> **EXERCISE REQUIREMENTS**:
Identify each line in the items below that contains the word "point", and copy every such line in full.

* Start DATA PROVIDED *

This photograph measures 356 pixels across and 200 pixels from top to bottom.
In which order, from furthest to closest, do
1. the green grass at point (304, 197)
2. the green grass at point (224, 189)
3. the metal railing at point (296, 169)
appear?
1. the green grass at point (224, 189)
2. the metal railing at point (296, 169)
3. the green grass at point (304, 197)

* End DATA PROVIDED *

> **RESULT OF THIS TASK**:
1. the green grass at point (304, 197)
2. the green grass at point (224, 189)
3. the metal railing at point (296, 169)
1. the green grass at point (224, 189)
2. the metal railing at point (296, 169)
3. the green grass at point (304, 197)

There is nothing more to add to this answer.